Poole suggested that the proliferation of SNSs was a loss for the Internet. This point was also taken up by Mike Caulfied, who blogged about reduced social practices (‘share and argue, argue and share’) and inadequate collaboration skills amid the dominance of a Usernet style Internet (SNSs). His concerns aligned with those generated from my MOOC about the role of non-human actors (in this case the platform infrastructure) in providing or denying opportunities to connect.
Students’ position within a sociomaterial assemblage was also investigated through a post linking blog posts by Amy Collier and Audrey Watters and a presentation by Tressie McMillan Cottom. It examines how technological tools can reproduce inequalities within our online communities by informing how course technology is designed using data which has reduced identity markers. The resultant ‘ideal’ student is disembedded from their social reality, and the embodiment of their online experience is denied. Rather than being a democratising anonymity, the result can inhibit community support structures from forming, and perpetuate existing power structures.
Finally, the liberating narrative of web 2.0 was questioned through a post on Plaut’s analysis of Kutiman’s Thru You album, which suggests that rather than being participatory or collaborative, his work employs what Haraway (1988) called the “God trick of seeing everything from nowhere.”
After a diversion to Collier’s post 1 of the same title (very ‘old skool’ of me, but after the first paragraph I knew I wanted to know what had gone before, to contextualise what I was reading) I read post 2, and followed a link to
You might have noticed, though, that the Lifestream feed comes from YouTube, not the Berkman Klein Centre: I chased it down there to ‘feed’ my lifestream, to ensure ‘varied’ media content (the last step felt contrived – living the life fantastic through the lens of an assignment;).

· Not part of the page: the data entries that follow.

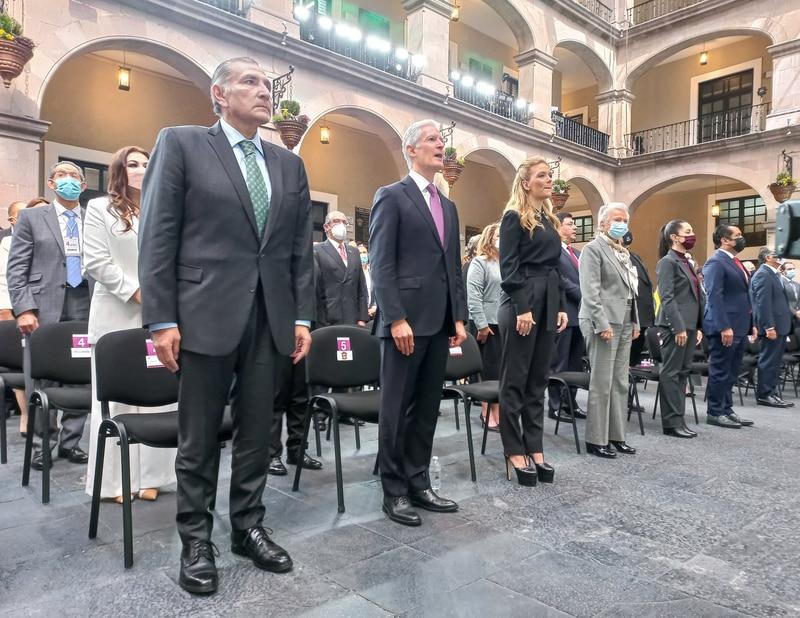 Alfredo del Mazo: Invitados al Cuarto Informe de Gobierno del Edomex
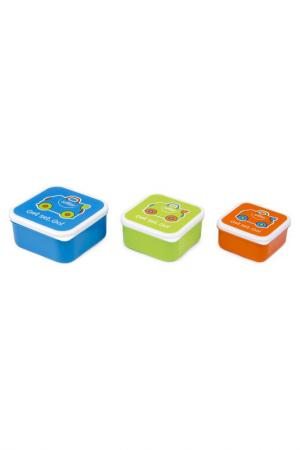 Контейнеры для еды, 3 шт. TRUNKI. Цвет: голубой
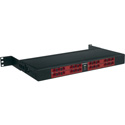 Middle Atlantic PD-DC-300-24V Maximum Power 300W DC Power Distribution with 24V Outputs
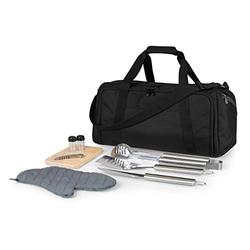 ONIVA - a Picnic Time Brand Barbeque Cooler Tote Kit with Picnic Accessories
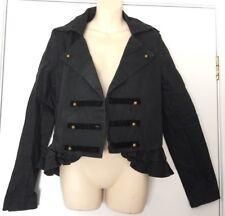 0d5ab081c2 TIGERLILY TIGER LILY Black Jacket Size 12  9554
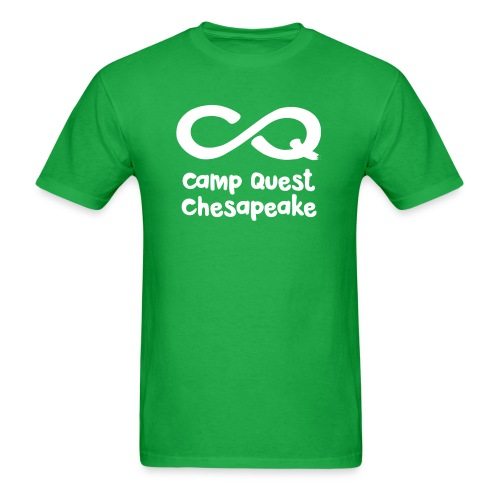 CQC Logo T-shirt - Men's T-Shirt
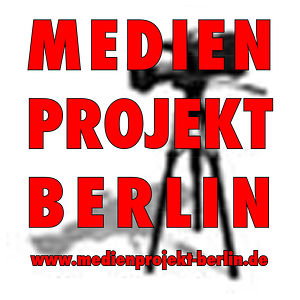 Profile picture for Medienprojekt Berlin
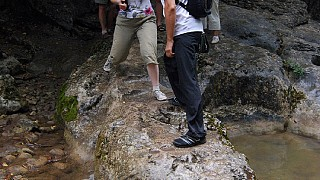 После (или во время) дождя находиться в каньоне опасно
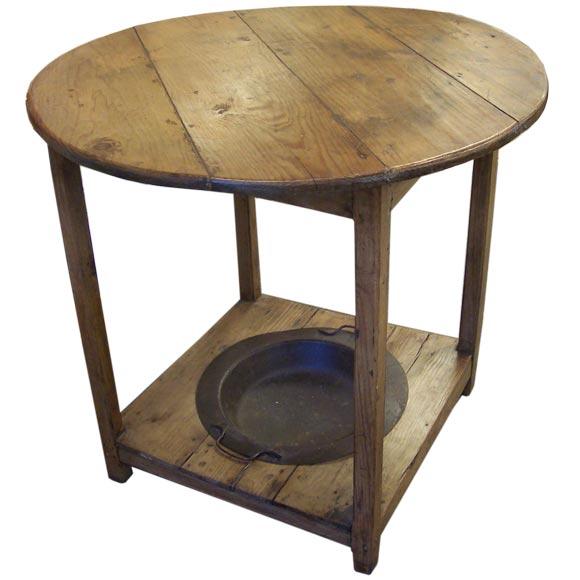 Antique brasero tavern table at 1stdibs - Table brasero ...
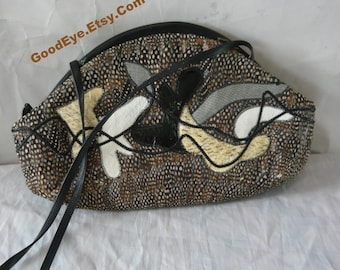 Vintage 80s FEATHER Covered  Purse /  Cross body Large Shoulder Bag /  Black Leather Brown Snakeskin Reptile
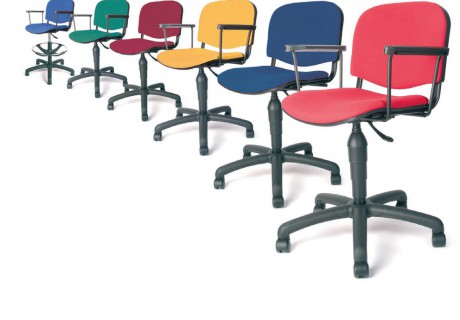 Classroom IT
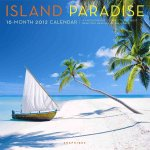 Island Paradise: A Photographic Journey to the Most Beautiful Beaches of the World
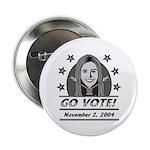 Vote 2004 B&W Button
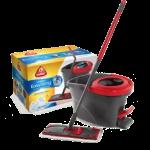O-Cedar EasyWring Microfiber Spin Mop and Bucket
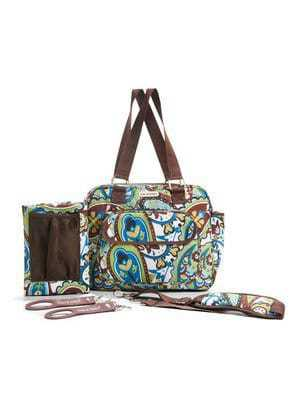 Daily Deals: Diaper Bags And Green Sprouts
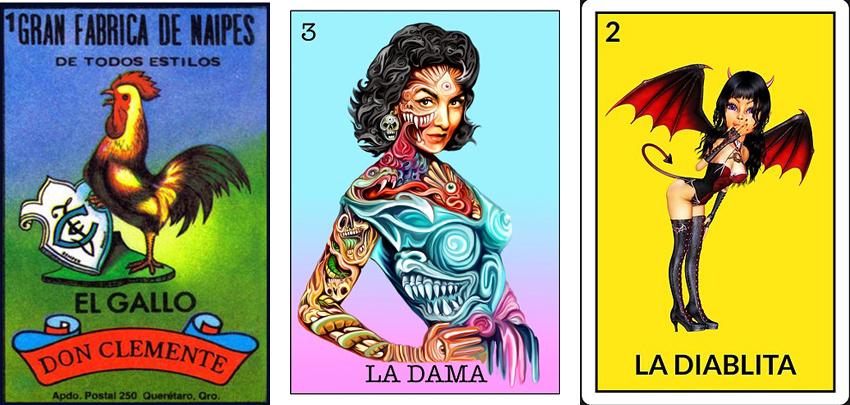 Mexican Bingo, a Colorful, Educational Experience - The Mazatlán Post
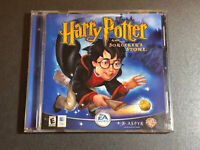 Harry Potter and the Sorcerer's Stone Mac 2002 Video Game EA Games Mac CD-ROM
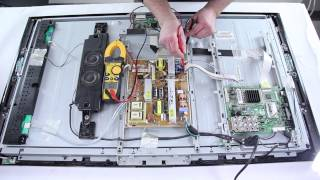 Samsung LCD TV Repair - TV Won't Turn On - How to Replace Power Supply & Main Board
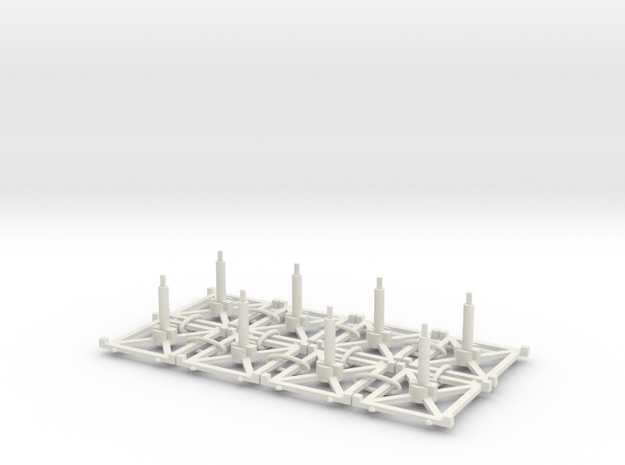 Stand x8 3.0 3d printed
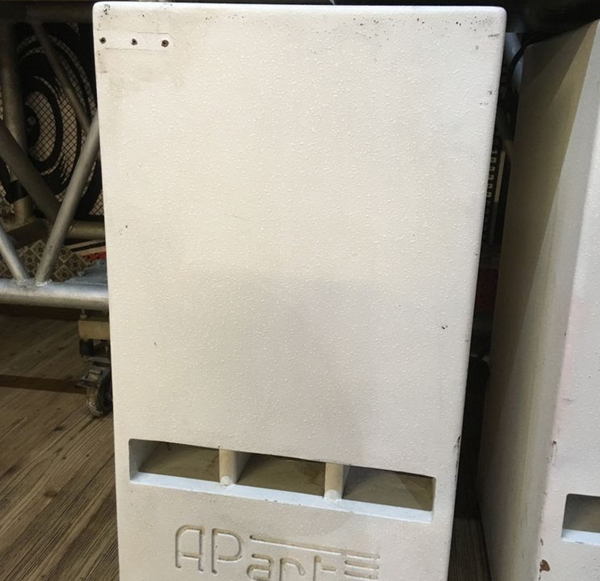 Used Pa system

Enough about where it came from (thank you though, Twitter, for your surveillance on this occasion). Let’s talk content.
In her blog posts, Amy Collier provides a really solid introduction to what embodiment is, and why it matters both on and offline. She writes,
Embodiment does not just mean having a body. Embodiment involves the loads of meaning attached to our bodies and the ways in which our bodies are at the center of our experiences and therefore our existence. Its the social, political, and cultural attachments, so to speak, of the body and how those are experienced by a bodied human. Some of this involves our identity and how we perform it; some of it is what identity and performances people attach to our bodies. Embodiment is also about how we know things, believe things, and feel things through the “lens” of our bodies.
Collier goes on to talk about how
there is a misconception that, when we “go digital,” the body becomes irrelevant,
and provides examples of how embodiment online can be both explicit (through kinaesthetic gaming, haptic feedback, tangible user interfaces and virtual reality) and implicit (wherever the body is mediated or represented or reconfigured online). Then, in post 2, Collier takes up why embodiment matters online. Poignantly, she cites bell hooks (1994):
The person who is most powerful has the privilege of denying their body.
Collier’s point is, in suggesting that our bodies are erased when we go online, or in accepting mind-body dualism, we ignore the social and political experiences of embodiment online. Further, in failing to acknowledge that only white male bodies are given the privilege of neutrality, we perpetuate existing power structures and political and social inequities.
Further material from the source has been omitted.